(Dataset items)
++++++++
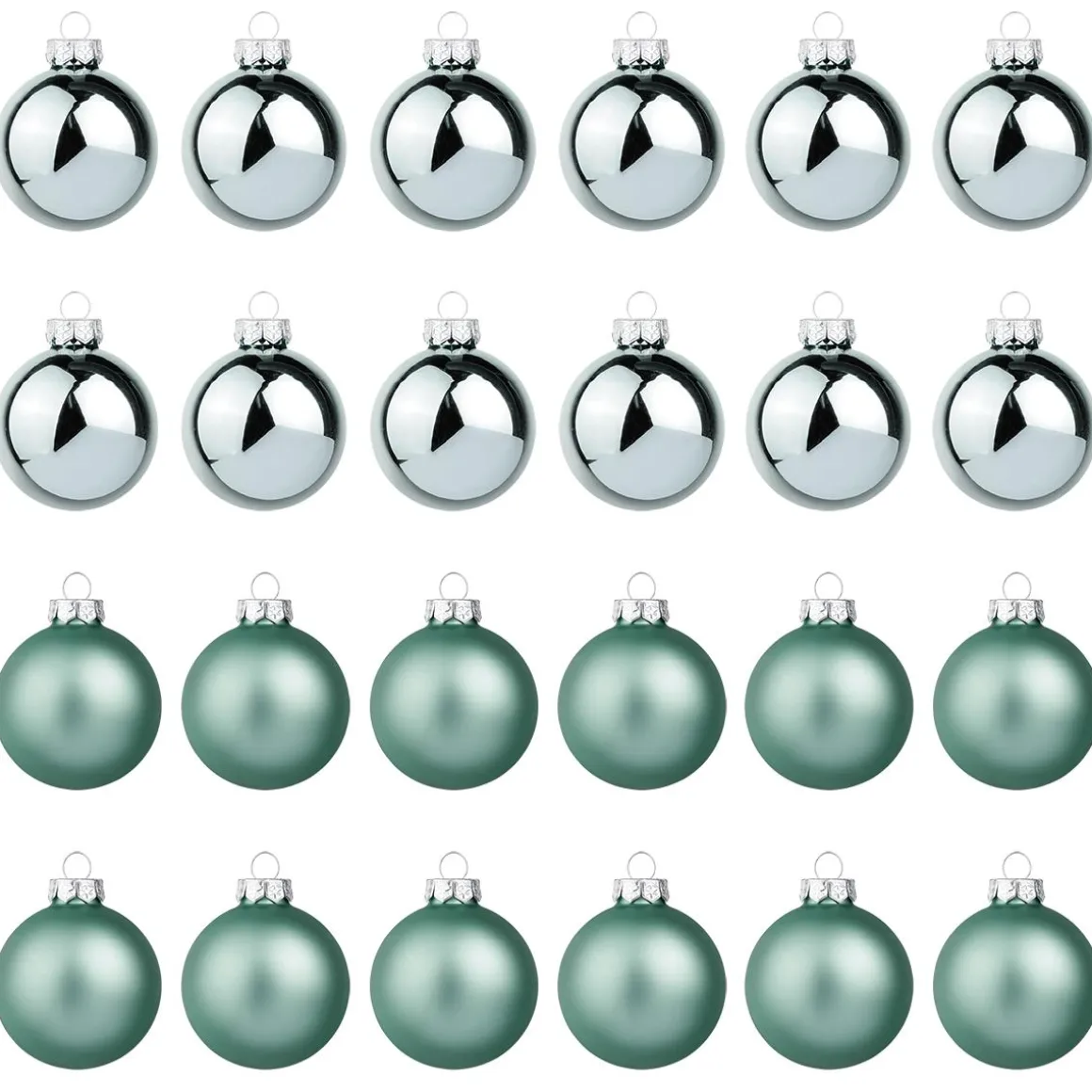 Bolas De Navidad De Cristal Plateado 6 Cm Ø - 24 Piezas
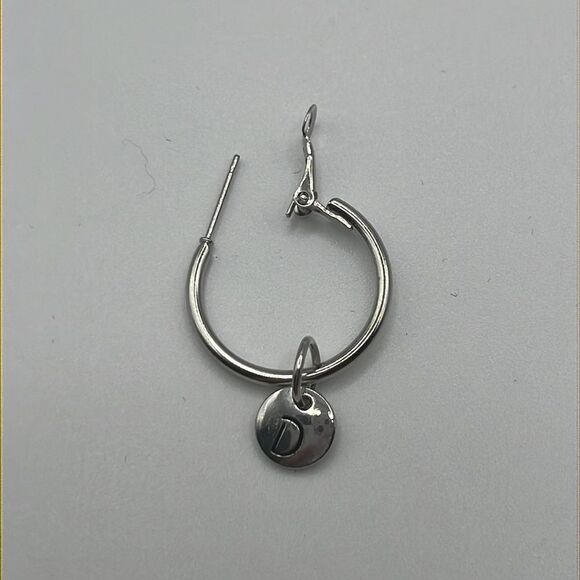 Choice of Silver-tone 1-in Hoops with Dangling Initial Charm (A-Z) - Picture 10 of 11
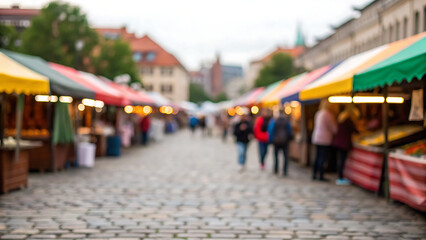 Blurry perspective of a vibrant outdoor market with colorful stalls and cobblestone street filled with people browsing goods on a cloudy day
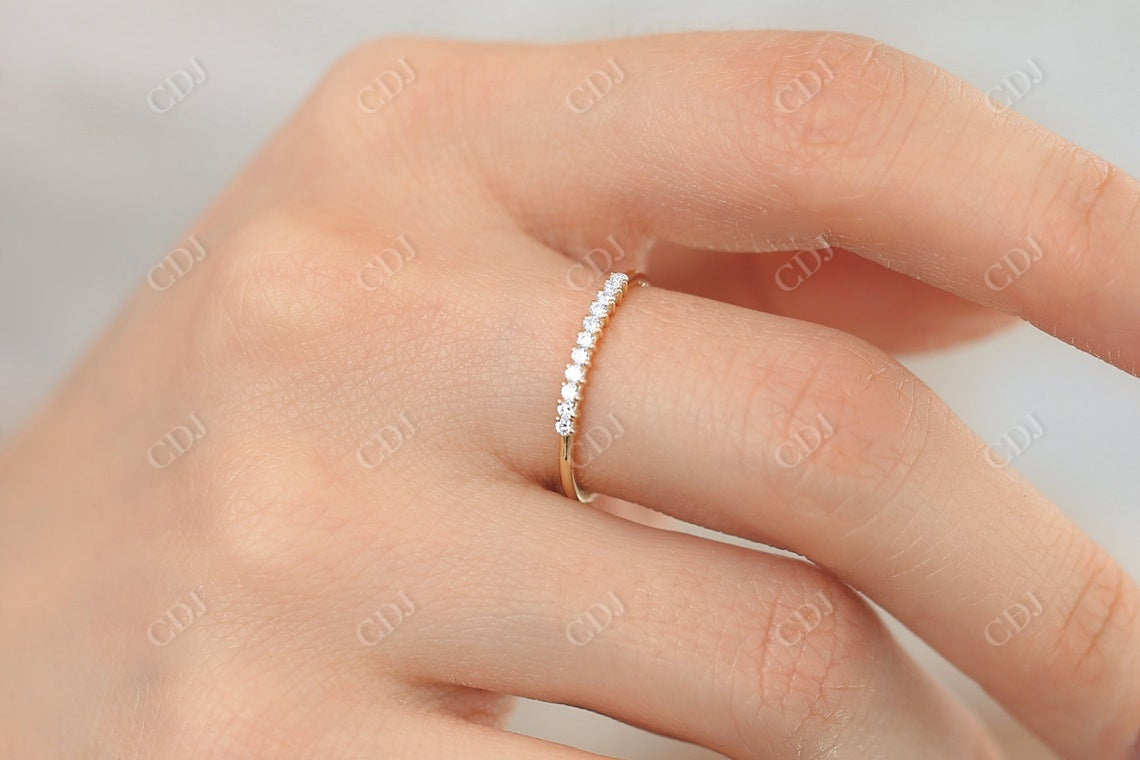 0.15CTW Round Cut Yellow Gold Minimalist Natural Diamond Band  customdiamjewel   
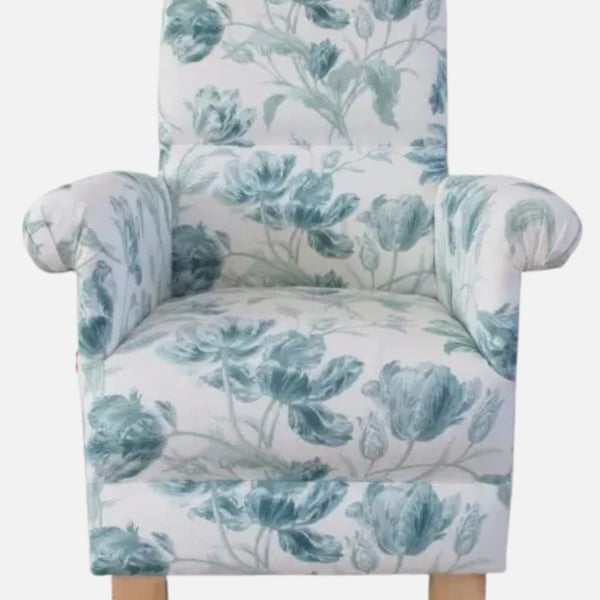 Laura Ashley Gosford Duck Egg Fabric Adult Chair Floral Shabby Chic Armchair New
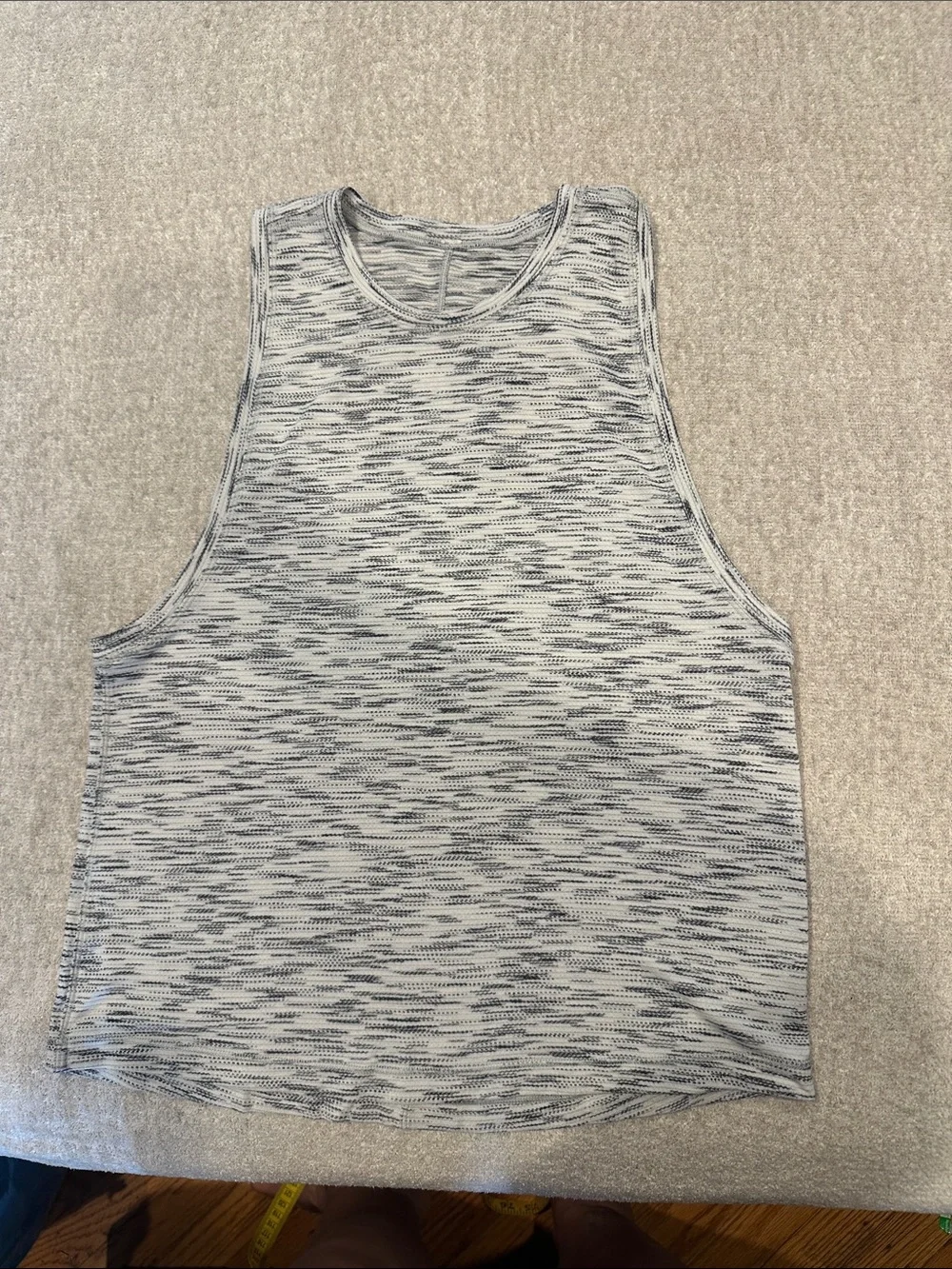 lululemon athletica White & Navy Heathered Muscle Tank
++++++++
Every word of the data should be reproduced exactly; please omit any pictures.

 Bolas De Navidad De Cristal Plateado 6 Cm Ø - 24 Piezas
 Choice of Silver-tone 1-in Hoops with Dangling Initial Charm (A-Z) - Picture 10 of 11
 Blurry perspective of a vibrant outdoor market with colorful stalls and cobblestone street filled with people browsing goods on a cloudy day
 0.15CTW Round Cut Yellow Gold Minimalist Natural Diamond Band  customdiamjewel   
 Laura Ashley Gosford Duck Egg Fabric Adult Chair Floral Shabby Chic Armchair New
 lululemon athletica White & Navy Heathered Muscle Tank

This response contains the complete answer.